Anti-chainsuck plates are also pretty easy to make out of flat plate aluminum or stainless. All you really need is a vice and a hacksaw. A dremel tool helps too. You can also customize the plate for specific chainring size combinations - although I think the Bontrager had individual tabs that could be positioned independantly.
It might be interesting to post photos of other anti-chainsuck plates here: Bontrager, Klein, Ringle ... anything else?
every bontrager antichainsuck plate I have used has either bent and/or failed. The last time it locked up the chainring, so I stopped using them. I've had more or less the same experience with IRD antichainsuck devices.
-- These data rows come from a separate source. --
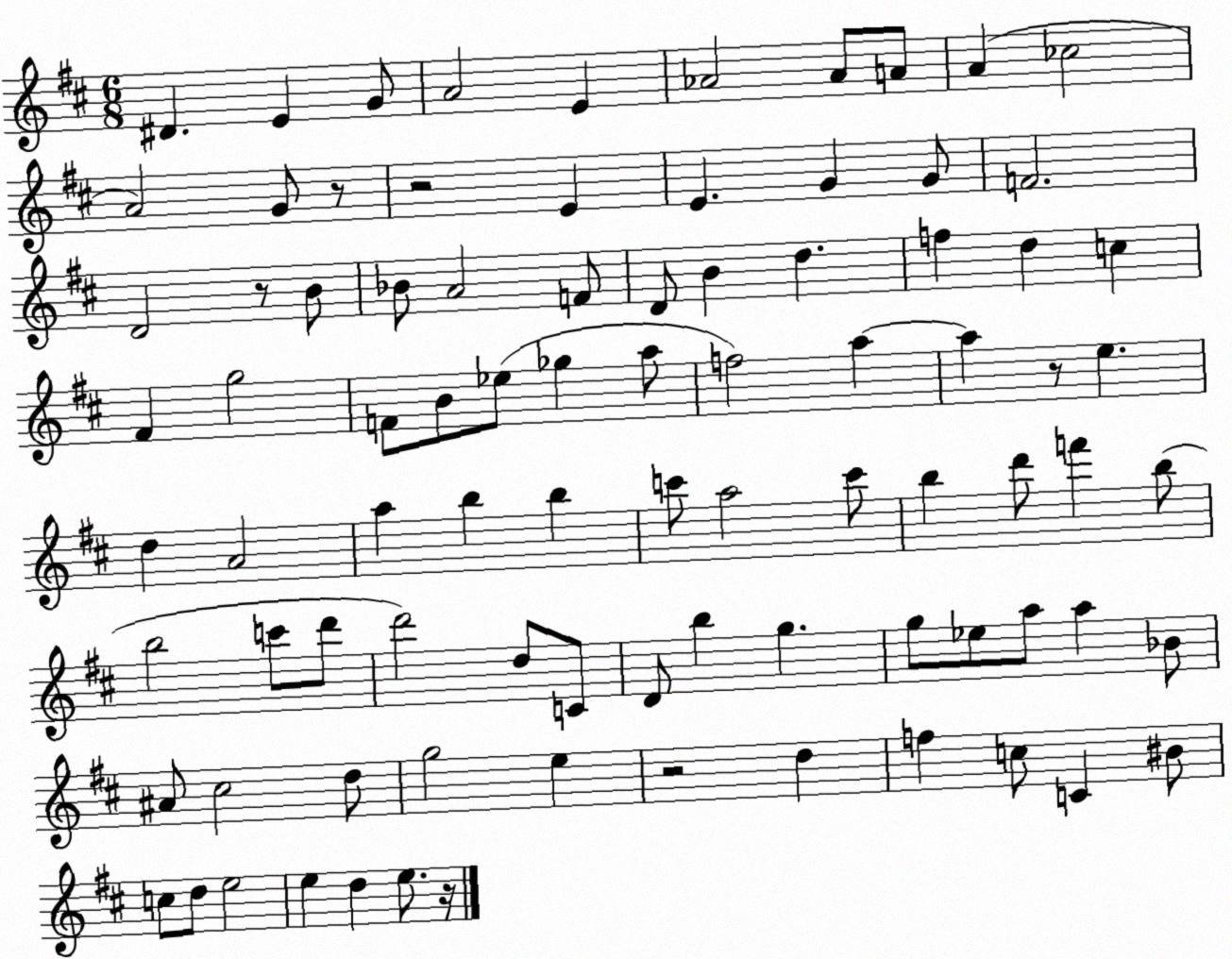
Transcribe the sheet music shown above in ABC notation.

X:1
T:Untitled
M:6/8
L:1/4
K:D
^D E G/2 A2 E _A2 _A/2 A/2 A _c2 A2 G/2 z/2 z2 E E G G/2 F2 D2 z/2 B/2 _B/2 A2 F/2 D/2 B d f d c ^F g2 F/2 B/2 _e/2 _g a/2 f2 a a z/2 e d A2 a b b c'/2 a2 c'/2 b d'/2 f' b/2 b2 c'/2 d'/2 d'2 d/2 C/2 D/2 b g g/2 _e/2 a/2 a _B/2 ^A/2 ^c2 d/2 g2 e z2 d f c/2 C ^B/2 c/2 d/2 e2 e d e/2 z/4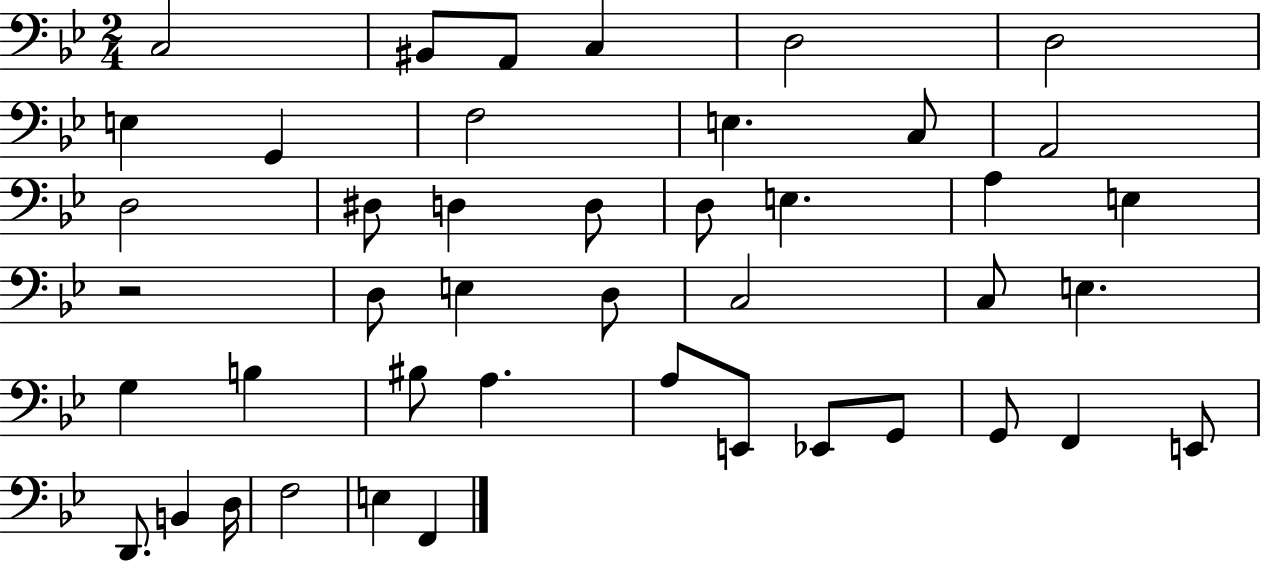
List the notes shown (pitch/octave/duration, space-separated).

C3/h BIS2/e A2/e C3/q D3/h D3/h E3/q G2/q F3/h E3/q. C3/e A2/h D3/h D#3/e D3/q D3/e D3/e E3/q. A3/q E3/q R/h D3/e E3/q D3/e C3/h C3/e E3/q. G3/q B3/q BIS3/e A3/q. A3/e E2/e Eb2/e G2/e G2/e F2/q E2/e D2/e. B2/q D3/s F3/h E3/q F2/q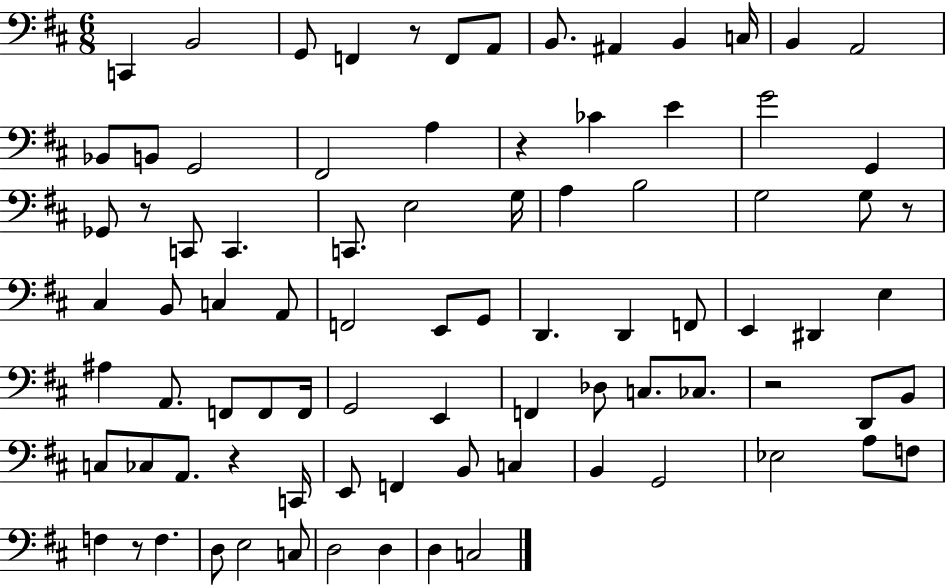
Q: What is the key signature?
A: D major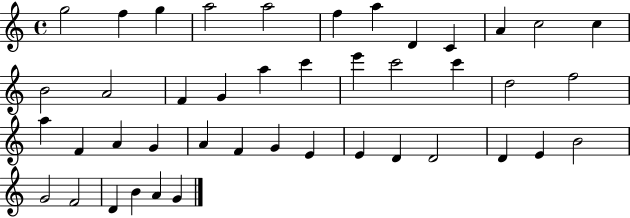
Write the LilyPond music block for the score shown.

{
  \clef treble
  \time 4/4
  \defaultTimeSignature
  \key c \major
  g''2 f''4 g''4 | a''2 a''2 | f''4 a''4 d'4 c'4 | a'4 c''2 c''4 | \break b'2 a'2 | f'4 g'4 a''4 c'''4 | e'''4 c'''2 c'''4 | d''2 f''2 | \break a''4 f'4 a'4 g'4 | a'4 f'4 g'4 e'4 | e'4 d'4 d'2 | d'4 e'4 b'2 | \break g'2 f'2 | d'4 b'4 a'4 g'4 | \bar "|."
}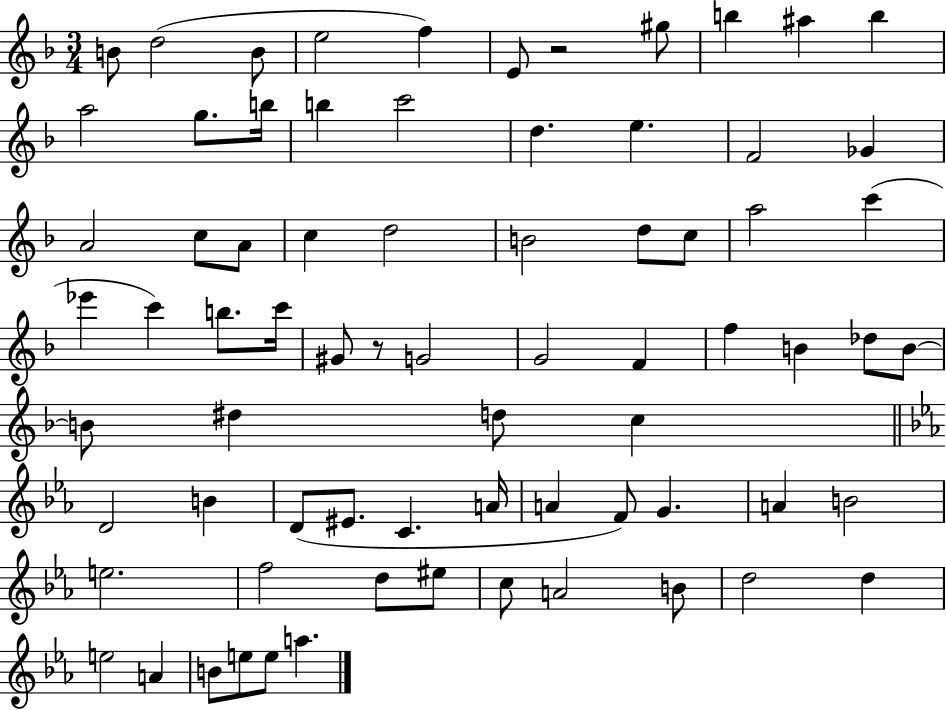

Replacing chains and chain rings in a timely fashion has helped me more than those devices.
Correct...which had an annoying habit of loosening on each of the 3 x allen bolts that held the individual (replaceable) plates in place.
I've only had one Bontrager chain suck plate, but I never bent it, and the bolts never loosened. That bike was my race bike, my commuter bike, my adventure bike, and my touring through Switzerland and Italy bike. The plate is still there and still not bent and the bolts are still tight. Anyway, here is a picture.
Dirt from last fall is nothing. Some of the dirt in that picture is probably from Switzerland in 96! Vintage bikes have vintage dirt.
Mountain bikers, hikers and horseback riders are not the enemy. Bulldozers are the enemy.